**What is needed**
Could you give back every record below exactly, leaving out the pictures?

**Data under study**
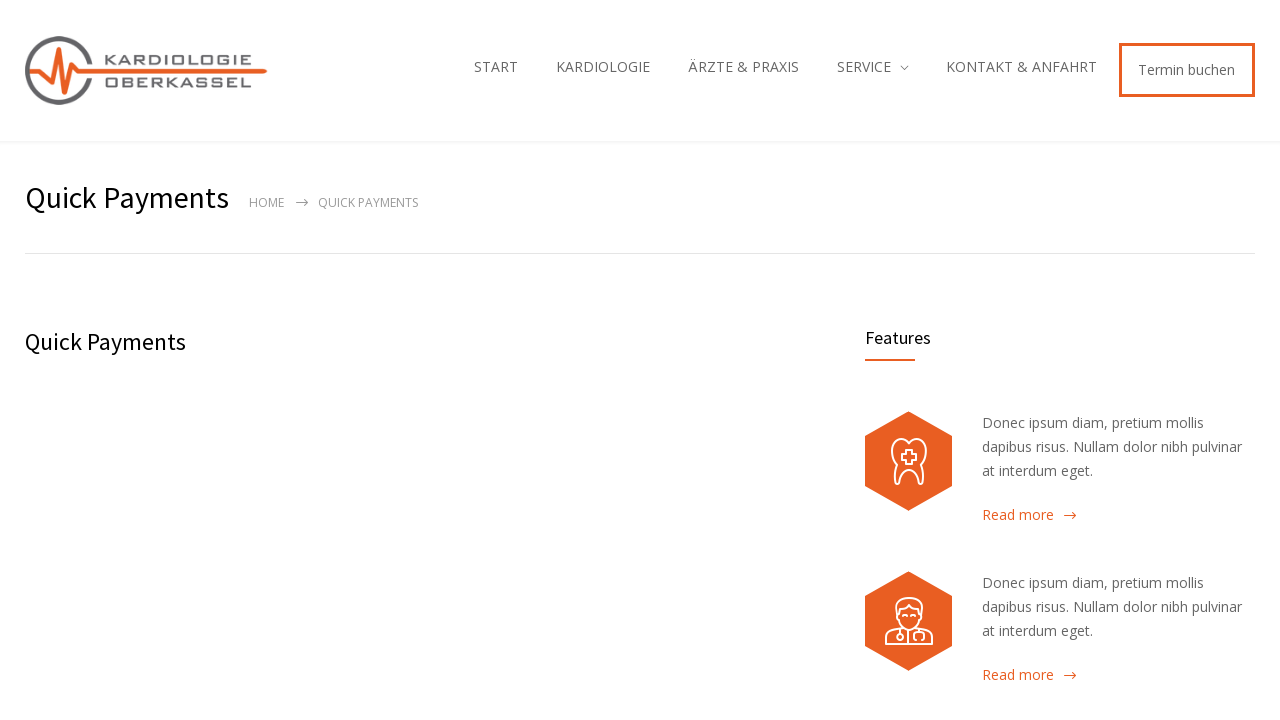

--- FILE ---
content_type: text/css
request_url: https://kardiologen-oberkassel.de/wp-content/uploads/sites/13/js_composer/custom.css?ver=7.9
body_size: 319
content:
/* Highlighted menu */
.highlighted-menu {
color: #ffffff;
background: transparent;
border-color: #e95e22;
border-style: solid;
border-width: 3px;
border-radius: 0px;
padding: 0px 0px;
transition: all 0.2s linear;
line-height:20px;
}
.destacar-menu a {
color:#5d2a35
}
.destacar-menu:hover {
color: #ffffff;
background: #ffffff;
border-color: #e95e22;
}
li.destacar-menu:hover a {
color:#ffffff;
}º
.destacar-menu:active {
border-radius: 22px;
}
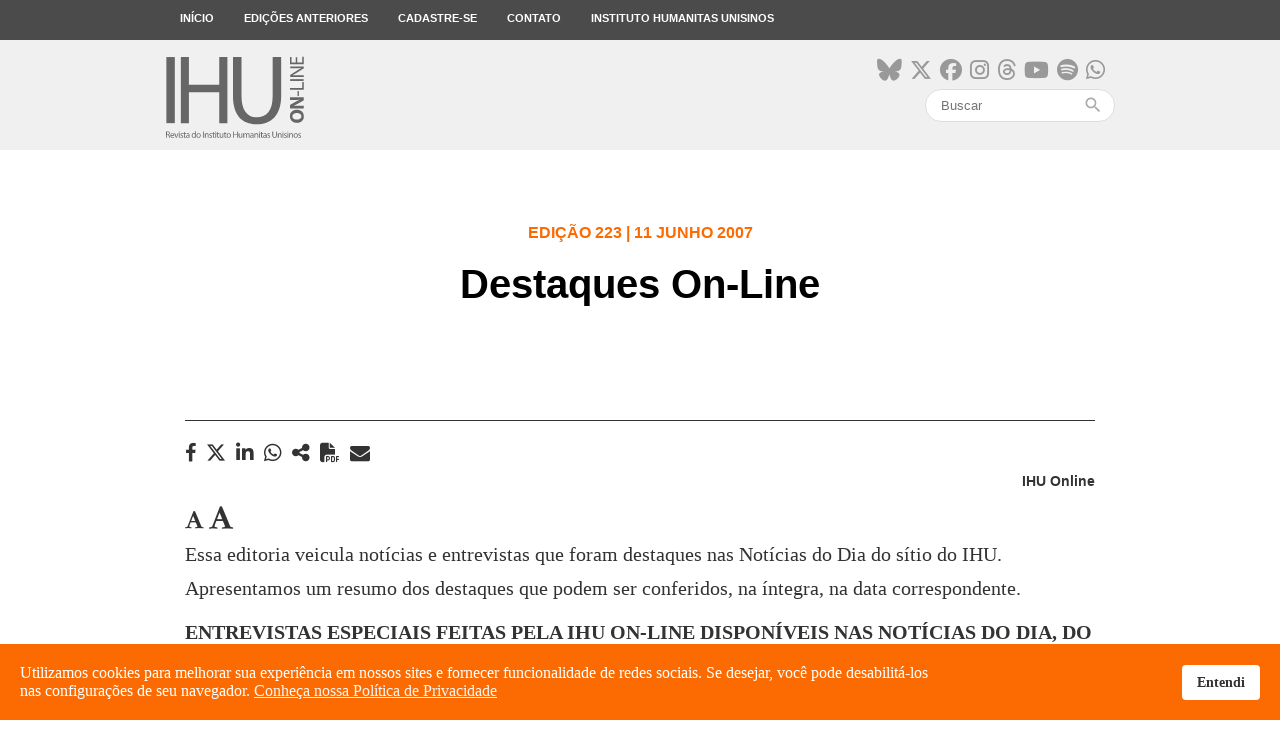

--- FILE ---
content_type: text/css; charset=utf-8
request_url: https://www.ihuonline.unisinos.br/modules/mod_asavmailto/assets/css/mod_asavmailto.css
body_size: 701
content:
.mailto{
	display: inline-block;
	font-size: 20px;
	margin-left: -10px;
	color: #333;
}
.mailto i:hover {
	color: #FC6B01;
}

.mailto_modal_content {
	width: 600px;
	margin: 50px auto;
}

.mailto_button{
	cursor: pointer;
}

.mailto_modal_content h3 {
	padding: 20px 0;
}

.mailto_modal_content .mailto_close_box {
	font-family: "Lato",sans-serif;
	width: 100%;
	display: inline-block;
}

.mailto_modal_content .mailto_close {
	float: right;
	cursor: pointer;
}

.mailto_modal_content .mailto_close p,
.mailto_modal_content .mailto_close i {
	display: inline-block;
	vertical-align: middle;
}

.mailto_modal_content button.form_button {
	background-color: #fc6b01;
	border: 0 none;
	border-radius: 7px;
	color: #fff;
	cursor: pointer;
	display: inline-block;
	font-family: "Lato",sans-serif;
	font-weight: bold;
	padding: 10px 20px;
	margin-top: 10px;
	text-transform: uppercase;
	transition: all 0.3s ease 0s;
	vertical-align: middle;
}

.mailto_modal_content button.form_button:hover {
	background-color: #D05A15;
}

.form_button_cancel {
	background-color: #ddd;
	border: 0 none;
	border-radius: 7px;
	color: #555;
	cursor: pointer;
	display: inline-block;
	font-family: "Lato",sans-serif;
	font-size: 13px;
	margin-top: 10px;
	padding: 9px 20px;
	text-transform: uppercase;
	transition: all 0.3s ease 0s;
	vertical-align: middle;
}

.form_button_cancel:hover {
	background-color: #BBB;
}

.mailto_modal:target {
	opacity: 1;
	pointer-events: auto;
}

.mailto_modal{
	background: #FFF;
	display: none;
	height: 100%;
	left: 0;
	position: fixed;
	top: 0;
	width: 100%;
	z-index: 3000;
}

.mailto_modal_content input[type=text],
.mailto_modal_content input[type=email] {
	width: 100%;
	padding: 10px 20px;
	box-sizing: border-box;
	border: 3px solid #eee;
	font-family: "Lato",sans-serif;
	font-size: 20px;
	margin: 5px 0;
	border-radius: 7px;
}

.modal_success {
	width: 100%;
	text-align: center;
	font-family: "Lato",sans-serif;
	padding: 40px 0;
}

.modal_success i {
	color: #5cb85c;
	font-size: 40px;
}

@media (max-width:767px) {
	.mailto {
		margin-left: 5px;
	}

	.mailto_modal_content {
		width: 90%;
	}
	
	.mailto_modal_content h3 {
		font-size: 15px;
	}
}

**Result**
--- FILE ---
content_type: text/css
request_url: https://kardiologen-oberkassel.de/wp-content/uploads/sites/13/js_composer/custom.css?ver=7.9
body_size: 319
content:
/* Highlighted menu */
.highlighted-menu {
color: #ffffff;
background: transparent;
border-color: #e95e22;
border-style: solid;
border-width: 3px;
border-radius: 0px;
padding: 0px 0px;
transition: all 0.2s linear;
line-height:20px;
}
.destacar-menu a {
color:#5d2a35
}
.destacar-menu:hover {
color: #ffffff;
background: #ffffff;
border-color: #e95e22;
}
li.destacar-menu:hover a {
color:#ffffff;
}º
.destacar-menu:active {
border-radius: 22px;
}

--- FILE ---
content_type: text/css; charset=utf-8
request_url: https://www.ihuonline.unisinos.br/modules/mod_asavmailto/assets/css/mod_asavmailto.css
body_size: 701
content:
.mailto{
	display: inline-block;
	font-size: 20px;
	margin-left: -10px;
	color: #333;
}
.mailto i:hover {
	color: #FC6B01;
}

.mailto_modal_content {
	width: 600px;
	margin: 50px auto;
}

.mailto_button{
	cursor: pointer;
}

.mailto_modal_content h3 {
	padding: 20px 0;
}

.mailto_modal_content .mailto_close_box {
	font-family: "Lato",sans-serif;
	width: 100%;
	display: inline-block;
}

.mailto_modal_content .mailto_close {
	float: right;
	cursor: pointer;
}

.mailto_modal_content .mailto_close p,
.mailto_modal_content .mailto_close i {
	display: inline-block;
	vertical-align: middle;
}

.mailto_modal_content button.form_button {
	background-color: #fc6b01;
	border: 0 none;
	border-radius: 7px;
	color: #fff;
	cursor: pointer;
	display: inline-block;
	font-family: "Lato",sans-serif;
	font-weight: bold;
	padding: 10px 20px;
	margin-top: 10px;
	text-transform: uppercase;
	transition: all 0.3s ease 0s;
	vertical-align: middle;
}

.mailto_modal_content button.form_button:hover {
	background-color: #D05A15;
}

.form_button_cancel {
	background-color: #ddd;
	border: 0 none;
	border-radius: 7px;
	color: #555;
	cursor: pointer;
	display: inline-block;
	font-family: "Lato",sans-serif;
	font-size: 13px;
	margin-top: 10px;
	padding: 9px 20px;
	text-transform: uppercase;
	transition: all 0.3s ease 0s;
	vertical-align: middle;
}

.form_button_cancel:hover {
	background-color: #BBB;
}

.mailto_modal:target {
	opacity: 1;
	pointer-events: auto;
}

.mailto_modal{
	background: #FFF;
	display: none;
	height: 100%;
	left: 0;
	position: fixed;
	top: 0;
	width: 100%;
	z-index: 3000;
}

.mailto_modal_content input[type=text],
.mailto_modal_content input[type=email] {
	width: 100%;
	padding: 10px 20px;
	box-sizing: border-box;
	border: 3px solid #eee;
	font-family: "Lato",sans-serif;
	font-size: 20px;
	margin: 5px 0;
	border-radius: 7px;
}

.modal_success {
	width: 100%;
	text-align: center;
	font-family: "Lato",sans-serif;
	padding: 40px 0;
}

.modal_success i {
	color: #5cb85c;
	font-size: 40px;
}

@media (max-width:767px) {
	.mailto {
		margin-left: 5px;
	}

	.mailto_modal_content {
		width: 90%;
	}
	
	.mailto_modal_content h3 {
		font-size: 15px;
	}
}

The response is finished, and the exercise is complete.